— Тебе про Фому, а ты про Ерему! Человек вот стариной интересуется...
Трофимыч сообразил, видно, раньше нас, и глаза его сузились от смеха:
— Во-он оно — ну, дела! Дак а ты разве, Марьюшка, не знала, зачем я у тебя медяк брал? Вспомни, когда это было? Ну? Когда я сарайчик заваливал да руку себе и поломал. Так? Так! А ты как будто не знаешь, что медь в таком разе — первейшее дело? Это нынче чего только не напридумывали, а то, бывало, как? Лишь бы фельдшер на место поставил, а срастется тебе само, только медяшку точи да ешь. Лишь бы красная была, — Трофимыч взял из бумаги, которую я все еще держал на ладони, опилочек пятака, повернул ярким срезом. — Как эта, видишь? Корольковая!
— И надо забыть, а? — голос у Марии Васильевны был виноватый. — Меня еще и тетка учила, покойница!
Старик снова выпятил грудь, приподнял подбородок, и вид у него опять стал нарочно лихой:
— А говоришь, за Трофимыча никто уже и поросенка не даст!
Вот и лежит на моей полке только один пятак из чистой меди. Было бы два, да только второй, видите, «сжавал» веселый старик Трофимыч.
Друг мой покачивал головой и, глядя теперь под потолок, усмехался:
— А тот самовар? Что без крана?.. Небось на полке не поместился?
А это был не такой простой самовар.
Дело в том, что внутри у него между трубою и стенками стоят две тонкие перегородки, один бок отделяют от другого. Пожалуйста, в одном боку ты вари, предположим, борщ, в другом — кашу. Первое тебе и второе. Зачем тут кран?

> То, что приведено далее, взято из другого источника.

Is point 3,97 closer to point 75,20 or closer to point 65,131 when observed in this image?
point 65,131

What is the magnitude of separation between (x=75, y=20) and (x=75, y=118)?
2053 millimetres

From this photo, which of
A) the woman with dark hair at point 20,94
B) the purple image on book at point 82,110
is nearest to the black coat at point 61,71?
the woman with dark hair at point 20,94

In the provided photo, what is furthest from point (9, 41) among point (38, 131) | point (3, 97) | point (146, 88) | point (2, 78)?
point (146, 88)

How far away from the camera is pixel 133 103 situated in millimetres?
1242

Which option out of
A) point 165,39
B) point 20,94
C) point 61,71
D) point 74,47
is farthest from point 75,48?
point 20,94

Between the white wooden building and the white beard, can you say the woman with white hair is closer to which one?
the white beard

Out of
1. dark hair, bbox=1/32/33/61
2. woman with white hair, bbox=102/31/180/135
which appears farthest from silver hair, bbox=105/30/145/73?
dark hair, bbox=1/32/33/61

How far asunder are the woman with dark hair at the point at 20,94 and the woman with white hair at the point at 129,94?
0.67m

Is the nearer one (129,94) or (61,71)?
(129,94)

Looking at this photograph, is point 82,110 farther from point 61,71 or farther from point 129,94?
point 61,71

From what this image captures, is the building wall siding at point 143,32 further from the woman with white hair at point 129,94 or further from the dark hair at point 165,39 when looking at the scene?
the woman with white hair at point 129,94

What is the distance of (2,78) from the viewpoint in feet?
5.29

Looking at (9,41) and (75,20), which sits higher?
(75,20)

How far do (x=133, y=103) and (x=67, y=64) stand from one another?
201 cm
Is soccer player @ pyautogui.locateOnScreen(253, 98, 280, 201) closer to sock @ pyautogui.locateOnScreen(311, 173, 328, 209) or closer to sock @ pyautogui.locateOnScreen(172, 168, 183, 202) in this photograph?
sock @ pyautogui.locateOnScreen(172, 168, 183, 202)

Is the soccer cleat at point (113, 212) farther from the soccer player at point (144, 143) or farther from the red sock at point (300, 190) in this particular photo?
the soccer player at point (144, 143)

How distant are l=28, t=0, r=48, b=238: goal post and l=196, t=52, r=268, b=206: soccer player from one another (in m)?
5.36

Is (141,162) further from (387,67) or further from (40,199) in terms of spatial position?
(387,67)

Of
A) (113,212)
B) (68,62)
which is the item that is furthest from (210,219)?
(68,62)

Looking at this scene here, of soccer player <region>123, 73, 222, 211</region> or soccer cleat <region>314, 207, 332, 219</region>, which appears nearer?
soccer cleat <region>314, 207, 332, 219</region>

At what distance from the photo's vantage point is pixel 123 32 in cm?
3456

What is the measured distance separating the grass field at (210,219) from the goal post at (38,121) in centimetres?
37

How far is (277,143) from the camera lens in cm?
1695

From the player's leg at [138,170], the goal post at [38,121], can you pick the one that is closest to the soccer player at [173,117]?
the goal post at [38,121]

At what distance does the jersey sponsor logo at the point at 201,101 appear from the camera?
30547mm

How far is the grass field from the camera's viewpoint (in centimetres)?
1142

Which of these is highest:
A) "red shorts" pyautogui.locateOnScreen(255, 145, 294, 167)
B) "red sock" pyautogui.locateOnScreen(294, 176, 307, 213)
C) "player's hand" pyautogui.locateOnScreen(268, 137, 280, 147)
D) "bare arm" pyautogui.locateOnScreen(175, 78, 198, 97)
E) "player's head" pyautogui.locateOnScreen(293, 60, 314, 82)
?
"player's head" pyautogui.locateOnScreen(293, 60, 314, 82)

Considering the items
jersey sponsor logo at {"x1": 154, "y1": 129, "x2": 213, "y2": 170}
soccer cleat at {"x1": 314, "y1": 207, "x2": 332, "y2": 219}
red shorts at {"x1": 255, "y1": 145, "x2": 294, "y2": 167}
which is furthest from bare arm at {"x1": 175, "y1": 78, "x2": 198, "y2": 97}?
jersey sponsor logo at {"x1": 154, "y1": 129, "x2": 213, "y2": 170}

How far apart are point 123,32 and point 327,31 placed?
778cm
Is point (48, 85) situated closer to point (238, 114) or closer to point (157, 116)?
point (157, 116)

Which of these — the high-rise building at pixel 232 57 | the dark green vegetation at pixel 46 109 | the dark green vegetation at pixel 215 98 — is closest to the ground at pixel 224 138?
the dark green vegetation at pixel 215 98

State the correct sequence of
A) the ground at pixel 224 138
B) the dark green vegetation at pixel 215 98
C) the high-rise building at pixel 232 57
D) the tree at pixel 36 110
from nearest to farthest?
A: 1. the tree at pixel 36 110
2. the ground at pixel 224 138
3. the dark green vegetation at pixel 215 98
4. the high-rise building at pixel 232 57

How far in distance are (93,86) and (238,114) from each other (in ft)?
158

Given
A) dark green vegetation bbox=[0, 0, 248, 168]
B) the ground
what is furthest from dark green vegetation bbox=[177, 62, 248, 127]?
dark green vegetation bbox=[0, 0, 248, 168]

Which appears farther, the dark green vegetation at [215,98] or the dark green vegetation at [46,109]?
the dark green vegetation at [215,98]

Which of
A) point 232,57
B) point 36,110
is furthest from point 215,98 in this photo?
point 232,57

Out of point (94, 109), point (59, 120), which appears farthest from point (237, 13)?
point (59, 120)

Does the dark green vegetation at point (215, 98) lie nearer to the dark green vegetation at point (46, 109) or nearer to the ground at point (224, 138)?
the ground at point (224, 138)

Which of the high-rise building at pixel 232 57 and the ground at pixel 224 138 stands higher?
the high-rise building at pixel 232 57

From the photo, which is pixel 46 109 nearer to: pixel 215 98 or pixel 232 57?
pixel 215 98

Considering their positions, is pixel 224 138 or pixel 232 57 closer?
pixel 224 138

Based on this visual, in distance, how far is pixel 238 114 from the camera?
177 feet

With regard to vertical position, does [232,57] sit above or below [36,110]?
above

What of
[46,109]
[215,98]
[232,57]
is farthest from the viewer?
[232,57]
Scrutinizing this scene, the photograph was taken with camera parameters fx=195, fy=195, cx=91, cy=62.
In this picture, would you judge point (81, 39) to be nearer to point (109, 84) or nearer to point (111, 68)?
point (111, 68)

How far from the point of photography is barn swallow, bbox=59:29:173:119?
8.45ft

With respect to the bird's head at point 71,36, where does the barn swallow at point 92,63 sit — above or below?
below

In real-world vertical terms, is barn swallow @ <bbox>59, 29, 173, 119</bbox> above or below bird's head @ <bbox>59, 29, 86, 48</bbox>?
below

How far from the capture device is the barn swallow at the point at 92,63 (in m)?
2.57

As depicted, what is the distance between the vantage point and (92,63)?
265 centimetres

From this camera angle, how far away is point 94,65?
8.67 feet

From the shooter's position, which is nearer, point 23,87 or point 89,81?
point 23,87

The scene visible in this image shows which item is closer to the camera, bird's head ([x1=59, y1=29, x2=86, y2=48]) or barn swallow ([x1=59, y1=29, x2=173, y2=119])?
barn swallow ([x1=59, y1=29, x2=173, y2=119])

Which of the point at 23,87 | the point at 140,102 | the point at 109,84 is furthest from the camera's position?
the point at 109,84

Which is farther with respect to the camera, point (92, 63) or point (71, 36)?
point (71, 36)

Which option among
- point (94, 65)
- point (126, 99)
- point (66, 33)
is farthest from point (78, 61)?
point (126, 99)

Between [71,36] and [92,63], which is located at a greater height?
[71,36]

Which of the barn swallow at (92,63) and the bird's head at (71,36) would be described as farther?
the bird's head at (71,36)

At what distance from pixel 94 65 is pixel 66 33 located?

Зато при этом самоваре есть особая латунная ложка. Черенок у нее длинный-предлинный и загнут вверх, чтобы доставала до дна. А носок очень острый, такой, что в любой уголок тебе заберется.
Этим самоваром я очень гордился, всем показывал, а потом как-то была у нас в гостях одна старушка, увидала его и сама попросила достать со шкафа. Долго рассматривала, трогала сухонькой, в морщинах ручкою, рассказывала нараспев:
— Это я когда еще молоденькая была... Отдали замуж. А бедность! А надел дали в степи тоже рядом с молодыми, только те из богатых. И вот у них два самовара, один обыкновенный, чай кипятить, а другой — как этот, она говорила,
И смотрела она на старый самовар, и припоминала, видно, еще что-то, и от немудреного ее рассказа повеяло на меня давно отошедшей жизнью, нелегкими ее трудами и заботами...
Леонид Федорович слушал меня внимательно, но с лица его не сходила насмешливая улыбка. Опять клонил голову к плечу и с носка на пятку покачивался, потом тянул руку, двумя пальцами один за другим приподнимал рядком стоявшие медные колокольцы. Слегка потряхивал, и каждый из них отзывался своим особенным голосом — я мог угадать, не глядя, когда какой он берет.
— Ну а это тебе зачем?
Как тут сразу все объяснишь...
Лет десять назад, когда я жил еще в Сибири, мне надо было побывать в одном таежном селе. Стоит оно далеко в горах, и попасть туда можно только по реке. Летом по ней бегают моторки, а зимой, когда она замерзает да заносят ее глухие снега, по реке накатывают санную дорогу. Обычно по этой дороге мы добирались на лыжах, а погодя, когда снег начинал чиреть, ходили пешком. Однако на этот раз у меня был тяжелый груз, пришлось попросить у геологов лошадку.
Ночевал я поэтому в просторной избе у древнего, но крепкого еще старика, который занимал должность с громким названием: начальник конного двора. Любопытный это был старик! Сколько времени с тех пор пролетело, а я все вспоминаю его — не добром, и с запоздалою благодарностью...
К своим обязанностям, видно, относился он до крайности строго, оттого и разбудил меня почти в середине ночи да еще поворчал малость: некоторые спят, мол, себе и сладкие сны видят, когда им давно уже надо быть в пути. Я наскоро умылся и схватился было за рюкзак, но старик повел меня в горницу, усадил за стол и чаевать заставил не торопясь.
Чай был душистый, на травах, с крупитчатым, белого цвета медом да с калиновым вареньем, и пил я с наслаждением, то обжигал губы, а то радостно отдувался, а старик сидел напротив, покуривал и опять почему-то ворчливо говорил, что, не подкрепившись, в дальнюю дорогу пускается в тайге только непуть да нерадельщина — неужели и я такой?